Le 11 mai dernier se tenait la première cérémonie française de remise des prix entièrement dédiée au rap et cultures populaires. L’événement, appelé Les Flammes, se déroulait à Paris et était organisé par deux médias français : Booska-P et Yard. 

Cette première fois va-t-elle avoir un impact sur le marché du rap et ses événements dédiés ?

La place du rap dans les cérémonies de remises de prix

Premier marché mondial de la musique, les Etats-Unis proposent tout un panel de cérémonies grand public récompensant les artistes pour leurs morceaux, comme les American Music Awards, les Grammy Awards, et les Billboard Music Awardspar exemple pour ne citer que les plus connus. Également réputé comme le plus gros marché du rap et hip-hop dans le monde, il est évident pour le pays de mettre en avant les artistes urbains à travers des cérémonies de remise de prix. Pourtant, très peu de cérémonies entièrement dédiées au rap et aux musiques urbaines sont organisées. On peut citer parmi ces rares dernières les BET Hip Hop Awards et les Urban Music Awards , qui ne représentent qu’une minorité face au nombre considérable de remises de prix américaines qui se voient majoritairement généralistes. 

Deuxième plus gros marché du rap et hip-hop après les Etats-Unis depuis des décennies, la France a fait de ce genre musical le plus populaire du pays. En effet, depuis ces cinq dernières années, le rap et les musiques urbaines y sont en moyenne écoutés 70% de plus que les autres genres musicaux. Pourtant, le rap s’est toujours vu absent ou très peu représenté lors des grandes cérémonies de remise de prix françaises (NRJ Music AwardsLes Victoires de la Musique…). 

En Europe, on remarque le même phénomène. Nombreuses sont les cérémonies grand public mettant en avant les musiques généralistes, mais le rap et les musiques urbaines ne possèdent malheureusement pas de cérémonies spécialisées. Les morceaux de ces genres musicaux sont parfois uniquement mis en avant à travers une seule catégorie de récompense, où passés à la trappe. Pourtant, l’Europe connaît de grands marchés du rap : on peut citer par exemple le Royaume-Uni ou encore l’Allemagne, mais ces deux pays ne transmettent pas leur proportion à travers des événements dédiés au rap.
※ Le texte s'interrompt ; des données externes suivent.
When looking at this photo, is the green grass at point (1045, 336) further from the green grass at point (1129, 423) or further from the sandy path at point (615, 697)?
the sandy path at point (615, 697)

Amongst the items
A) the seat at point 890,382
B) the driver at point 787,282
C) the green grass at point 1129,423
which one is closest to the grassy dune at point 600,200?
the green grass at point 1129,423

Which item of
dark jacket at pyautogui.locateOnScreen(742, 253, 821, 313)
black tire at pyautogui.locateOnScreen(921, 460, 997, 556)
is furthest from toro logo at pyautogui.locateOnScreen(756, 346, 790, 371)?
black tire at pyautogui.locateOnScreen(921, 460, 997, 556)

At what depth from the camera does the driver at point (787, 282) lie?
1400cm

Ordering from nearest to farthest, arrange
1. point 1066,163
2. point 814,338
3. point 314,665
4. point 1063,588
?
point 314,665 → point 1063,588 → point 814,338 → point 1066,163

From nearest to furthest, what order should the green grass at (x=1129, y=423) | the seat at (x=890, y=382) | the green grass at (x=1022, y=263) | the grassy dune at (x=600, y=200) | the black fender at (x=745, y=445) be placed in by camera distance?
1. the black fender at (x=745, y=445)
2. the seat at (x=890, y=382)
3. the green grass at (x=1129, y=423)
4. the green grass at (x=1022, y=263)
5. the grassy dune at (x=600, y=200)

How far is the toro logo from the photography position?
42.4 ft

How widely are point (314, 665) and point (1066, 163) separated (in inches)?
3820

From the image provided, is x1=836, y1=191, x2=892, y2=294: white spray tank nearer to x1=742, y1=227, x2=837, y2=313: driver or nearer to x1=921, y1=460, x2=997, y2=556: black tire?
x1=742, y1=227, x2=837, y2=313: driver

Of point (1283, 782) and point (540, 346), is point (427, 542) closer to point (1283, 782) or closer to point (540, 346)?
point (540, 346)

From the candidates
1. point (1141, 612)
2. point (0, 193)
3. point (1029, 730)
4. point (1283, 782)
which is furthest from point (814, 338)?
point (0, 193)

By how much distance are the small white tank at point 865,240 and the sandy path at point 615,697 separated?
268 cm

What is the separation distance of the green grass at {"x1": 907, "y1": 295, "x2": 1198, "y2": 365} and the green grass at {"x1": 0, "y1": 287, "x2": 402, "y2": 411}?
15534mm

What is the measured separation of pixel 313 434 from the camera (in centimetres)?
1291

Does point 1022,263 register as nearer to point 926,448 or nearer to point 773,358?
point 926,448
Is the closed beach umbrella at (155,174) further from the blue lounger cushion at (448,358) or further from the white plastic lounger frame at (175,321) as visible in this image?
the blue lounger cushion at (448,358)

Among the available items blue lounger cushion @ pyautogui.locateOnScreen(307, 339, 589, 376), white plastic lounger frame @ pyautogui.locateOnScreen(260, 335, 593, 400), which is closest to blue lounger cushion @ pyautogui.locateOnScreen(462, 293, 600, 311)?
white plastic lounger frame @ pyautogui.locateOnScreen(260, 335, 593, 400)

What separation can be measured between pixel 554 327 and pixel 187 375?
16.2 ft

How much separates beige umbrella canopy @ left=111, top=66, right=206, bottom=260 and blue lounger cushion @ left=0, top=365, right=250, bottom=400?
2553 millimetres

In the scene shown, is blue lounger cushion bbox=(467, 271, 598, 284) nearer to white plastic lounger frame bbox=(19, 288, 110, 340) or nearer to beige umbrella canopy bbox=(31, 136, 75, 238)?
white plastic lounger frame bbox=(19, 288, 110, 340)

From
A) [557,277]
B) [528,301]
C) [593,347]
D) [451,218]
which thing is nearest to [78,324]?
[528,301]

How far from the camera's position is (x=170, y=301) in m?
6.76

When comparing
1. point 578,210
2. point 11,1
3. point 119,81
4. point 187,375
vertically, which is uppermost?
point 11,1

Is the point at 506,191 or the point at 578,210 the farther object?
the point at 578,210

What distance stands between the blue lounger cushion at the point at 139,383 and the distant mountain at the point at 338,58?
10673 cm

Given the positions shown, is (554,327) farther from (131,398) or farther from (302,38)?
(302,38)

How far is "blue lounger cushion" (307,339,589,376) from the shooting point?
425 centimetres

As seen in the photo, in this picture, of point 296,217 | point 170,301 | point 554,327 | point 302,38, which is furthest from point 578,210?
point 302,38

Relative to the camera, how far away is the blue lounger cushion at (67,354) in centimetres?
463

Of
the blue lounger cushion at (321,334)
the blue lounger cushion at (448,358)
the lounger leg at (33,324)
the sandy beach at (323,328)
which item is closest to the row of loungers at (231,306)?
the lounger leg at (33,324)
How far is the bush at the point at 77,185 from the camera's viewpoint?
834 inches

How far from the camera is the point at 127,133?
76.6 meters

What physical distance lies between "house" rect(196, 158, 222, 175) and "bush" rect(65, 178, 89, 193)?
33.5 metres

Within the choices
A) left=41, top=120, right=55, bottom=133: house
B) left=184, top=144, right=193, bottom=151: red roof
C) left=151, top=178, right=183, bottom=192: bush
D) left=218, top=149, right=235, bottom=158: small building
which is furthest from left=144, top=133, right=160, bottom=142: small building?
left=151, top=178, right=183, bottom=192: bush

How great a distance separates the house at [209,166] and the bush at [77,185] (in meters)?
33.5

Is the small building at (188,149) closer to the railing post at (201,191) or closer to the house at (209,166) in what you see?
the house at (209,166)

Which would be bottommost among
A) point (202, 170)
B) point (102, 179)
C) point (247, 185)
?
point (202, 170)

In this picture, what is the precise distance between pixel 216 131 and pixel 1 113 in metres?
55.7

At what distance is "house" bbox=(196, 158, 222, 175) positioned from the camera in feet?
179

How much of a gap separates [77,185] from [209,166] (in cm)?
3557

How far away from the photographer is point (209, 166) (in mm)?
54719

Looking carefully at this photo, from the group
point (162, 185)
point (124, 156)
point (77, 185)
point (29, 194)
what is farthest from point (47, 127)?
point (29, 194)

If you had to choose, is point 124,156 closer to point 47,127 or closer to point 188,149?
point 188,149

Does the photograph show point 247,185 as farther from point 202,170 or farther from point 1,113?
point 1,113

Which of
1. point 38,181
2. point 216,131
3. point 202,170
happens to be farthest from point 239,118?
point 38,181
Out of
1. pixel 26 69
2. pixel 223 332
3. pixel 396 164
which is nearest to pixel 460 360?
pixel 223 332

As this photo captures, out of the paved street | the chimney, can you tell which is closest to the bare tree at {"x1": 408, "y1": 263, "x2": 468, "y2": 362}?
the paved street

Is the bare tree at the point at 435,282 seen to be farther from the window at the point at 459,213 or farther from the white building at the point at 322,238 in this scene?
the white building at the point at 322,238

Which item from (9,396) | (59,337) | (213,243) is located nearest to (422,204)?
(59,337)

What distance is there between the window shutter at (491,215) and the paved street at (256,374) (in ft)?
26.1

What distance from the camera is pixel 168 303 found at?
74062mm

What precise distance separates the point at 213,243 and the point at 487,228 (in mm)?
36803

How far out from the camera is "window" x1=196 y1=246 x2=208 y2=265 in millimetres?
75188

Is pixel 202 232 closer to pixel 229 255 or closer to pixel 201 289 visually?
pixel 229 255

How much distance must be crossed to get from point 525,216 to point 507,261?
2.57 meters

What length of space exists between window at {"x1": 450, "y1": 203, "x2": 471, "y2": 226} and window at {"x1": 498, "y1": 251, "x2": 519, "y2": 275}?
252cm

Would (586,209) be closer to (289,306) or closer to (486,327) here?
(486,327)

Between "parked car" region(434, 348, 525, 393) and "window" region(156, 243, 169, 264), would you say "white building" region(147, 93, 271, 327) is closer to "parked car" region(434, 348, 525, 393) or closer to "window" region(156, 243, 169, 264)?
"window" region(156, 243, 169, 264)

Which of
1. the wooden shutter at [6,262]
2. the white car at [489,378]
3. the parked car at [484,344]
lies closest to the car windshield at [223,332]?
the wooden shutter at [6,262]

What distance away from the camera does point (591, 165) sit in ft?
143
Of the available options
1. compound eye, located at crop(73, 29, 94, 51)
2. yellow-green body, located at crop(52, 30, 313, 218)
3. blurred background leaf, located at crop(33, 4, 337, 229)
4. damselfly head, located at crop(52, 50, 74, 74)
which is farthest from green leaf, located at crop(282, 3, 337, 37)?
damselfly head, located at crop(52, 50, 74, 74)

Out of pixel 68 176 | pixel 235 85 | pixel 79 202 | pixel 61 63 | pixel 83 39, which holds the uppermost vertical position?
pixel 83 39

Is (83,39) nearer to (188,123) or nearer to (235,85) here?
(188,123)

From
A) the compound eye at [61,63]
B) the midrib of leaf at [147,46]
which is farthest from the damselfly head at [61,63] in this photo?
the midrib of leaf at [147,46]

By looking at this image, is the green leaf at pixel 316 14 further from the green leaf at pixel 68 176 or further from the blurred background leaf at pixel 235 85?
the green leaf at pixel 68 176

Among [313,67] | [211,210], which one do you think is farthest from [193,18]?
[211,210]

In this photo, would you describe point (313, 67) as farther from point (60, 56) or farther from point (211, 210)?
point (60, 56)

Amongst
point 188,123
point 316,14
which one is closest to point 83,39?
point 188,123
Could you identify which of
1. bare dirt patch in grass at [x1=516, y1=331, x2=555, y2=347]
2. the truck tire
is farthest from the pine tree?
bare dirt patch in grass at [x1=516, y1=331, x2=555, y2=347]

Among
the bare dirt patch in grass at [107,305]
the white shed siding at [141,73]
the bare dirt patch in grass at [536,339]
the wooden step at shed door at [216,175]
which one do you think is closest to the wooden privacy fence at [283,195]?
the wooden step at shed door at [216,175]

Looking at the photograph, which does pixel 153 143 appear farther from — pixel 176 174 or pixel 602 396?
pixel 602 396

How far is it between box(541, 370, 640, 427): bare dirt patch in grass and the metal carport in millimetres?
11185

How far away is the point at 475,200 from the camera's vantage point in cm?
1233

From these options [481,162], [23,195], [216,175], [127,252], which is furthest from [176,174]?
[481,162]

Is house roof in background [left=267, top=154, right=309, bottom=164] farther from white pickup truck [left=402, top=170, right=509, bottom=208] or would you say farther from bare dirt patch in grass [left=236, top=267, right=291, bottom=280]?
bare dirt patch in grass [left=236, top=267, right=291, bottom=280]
Les enjeux de la cérémonie Les Flammes

Pour la première édition d’un événement de niche, Les Flammes ont amplement rempli leur mission de toucher à la fois un public de passionnés mais également les professionnels de l’industrie musicale. En effet, la grande majorité des médias français, traditionnels et spécialisés, ont relayé l'événement. En parallèle, on a pu voir plusieurs médias internationaux revenir sur les faits marquants de la cérémonie, témoignant ainsi de la réussite de cette dernière en termes de retombées presse. 

Le problème majeur que rencontrait le rap lors des cérémonies de remise de prix généralistes dans la musique était celui de la sous-représentation. Problème réglé avec Les Flammes: le rap sous toutes ses formes était à l’honneur, avec un large panorama d’artistes issus de tous les sous-genres musicaux y étant rattachés. Entre musique caribéenne, R&B, ou encore urban pop, les musiques de la culture populaire dans leur globalité ont pu gagner en représentation et en inclusivité.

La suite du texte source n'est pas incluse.